Berapa kali makan dalam sehari, itu pertanyaan yang kami lontarkan. Ternyata, sepanjang 1998 ini hanya lebih dari separuh responden yang mengaku bisa makan tiga kali sehari. Selebihnya hanya makan dua kali sehari. Untuk tahun 1999 ini, responden yang memperkirakan hanya akan makan dua kali sehari sama jumlahnya. Padahal sebelum krisis, pada 1997, mereka yang mengaku bisa makan tiga kali jumlahnya lebih dari tiga perempat dari total responden.

Jika indikator penurunan kesejahteraan adalah kualitas makanan yang dikonsumsi, keadaannya lebih buruk lagi. Pada 1997, masih banyak responden yang mengaku makan makanan berkualitas empat sehat lima sempurna. Artinya, mereka masih mengonsumsi nasi, sayur, lauk-pauk, buah-buahan, dan minum susu. Pada 1998, setelah harga beras, lauk-pauk, buah, apalagi susu, meroket tak terkendali, kurang dari separuh responden mengaku menurunkan kualitas makanannya: tanpa buah, apalagi susu. Untuk tahun 1999, mereka memperkirakan keadaannya tak akan beranjak lebih baik.

Kenyataan yang menyedihkan. Kalau terhadap kebutuhan pokok yang primer saja masyarakat telah menurunkan kualitasnya, tidak terbayangkan bagaimana nasib kebutuhan-kebutuhan lain yang tergolong sekunder. Kebutuhan sekunder itu misalnya menabung, membeli pakaian, atau mungkin menyekolahkan anak.

Menabung--untuk menggambarkan penggunaan penghasilan di luar konsumsi makanan pokok--misalnya, menjadi kegiatan yang asing bagi sebagian besar responden.
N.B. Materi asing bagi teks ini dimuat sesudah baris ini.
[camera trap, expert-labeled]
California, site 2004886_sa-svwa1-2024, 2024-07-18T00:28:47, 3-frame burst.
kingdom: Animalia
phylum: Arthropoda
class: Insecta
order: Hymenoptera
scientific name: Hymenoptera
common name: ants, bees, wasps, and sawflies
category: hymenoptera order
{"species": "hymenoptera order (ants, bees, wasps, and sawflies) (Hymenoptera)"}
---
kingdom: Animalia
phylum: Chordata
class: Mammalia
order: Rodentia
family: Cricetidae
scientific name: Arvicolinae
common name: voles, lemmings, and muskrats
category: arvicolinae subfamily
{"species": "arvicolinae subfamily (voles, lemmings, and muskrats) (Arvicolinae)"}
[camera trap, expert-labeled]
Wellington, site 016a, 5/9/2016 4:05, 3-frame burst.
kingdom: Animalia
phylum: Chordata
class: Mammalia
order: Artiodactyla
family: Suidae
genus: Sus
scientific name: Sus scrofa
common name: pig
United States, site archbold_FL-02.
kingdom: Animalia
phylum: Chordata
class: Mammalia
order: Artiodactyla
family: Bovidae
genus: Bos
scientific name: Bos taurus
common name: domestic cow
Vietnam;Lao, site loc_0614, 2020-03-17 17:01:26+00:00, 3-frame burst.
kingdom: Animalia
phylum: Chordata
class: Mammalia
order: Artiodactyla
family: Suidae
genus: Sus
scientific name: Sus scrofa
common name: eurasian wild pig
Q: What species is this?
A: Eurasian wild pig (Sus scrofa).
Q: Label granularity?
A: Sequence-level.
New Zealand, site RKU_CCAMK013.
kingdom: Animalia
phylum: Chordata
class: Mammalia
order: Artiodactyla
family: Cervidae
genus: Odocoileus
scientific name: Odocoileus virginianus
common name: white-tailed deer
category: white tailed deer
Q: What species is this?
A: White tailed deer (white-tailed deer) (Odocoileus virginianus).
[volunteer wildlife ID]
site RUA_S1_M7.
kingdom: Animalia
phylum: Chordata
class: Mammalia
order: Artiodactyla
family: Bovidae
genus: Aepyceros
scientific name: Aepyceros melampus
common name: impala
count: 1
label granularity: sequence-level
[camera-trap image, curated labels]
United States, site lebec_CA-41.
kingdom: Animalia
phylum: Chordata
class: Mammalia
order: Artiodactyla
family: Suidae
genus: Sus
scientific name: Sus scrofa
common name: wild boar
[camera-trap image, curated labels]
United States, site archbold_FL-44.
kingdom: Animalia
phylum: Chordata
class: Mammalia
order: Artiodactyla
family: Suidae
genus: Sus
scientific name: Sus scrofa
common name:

Artinya, penghasilan yang mereka terima langsung ludes bersamaan dengan berakhirnya bulan. Kalau fakta ini disilang dengan penurunan kualitas dan frekuensi makan, kesimpulannya: banyak responden yang sudah tidak menabung, tapi mereka juga harus menahan lapar.

Satu-satunya sikap optimistis terhadap Tahun Kelinci ini hanyalah bahwa sebagian besar responden masih merasa tetap akan bekerja pada 1999. Kalaupun mereka belum bekerja, mereka merasa akan mendapatkan pekerjaan. Tidak jelas, mengapa muncul sikap optimistis seperti itu. Padahal angka pengangguran yang dikeluarkan Dana Moneter Internasional menyebutkan, pada 1998 di Indonesia akan terjadi pengangguran yang jumlahnya dua kali lipat dari tahun sebelumnya. Kalau lompatan pengangguran itu mau dipakai untuk memprediksi tahun 1999, di atas kertas pada tahun ini keadaannya akan lebih gelap karena satu dari empat orang pekerja akan terkena PHK.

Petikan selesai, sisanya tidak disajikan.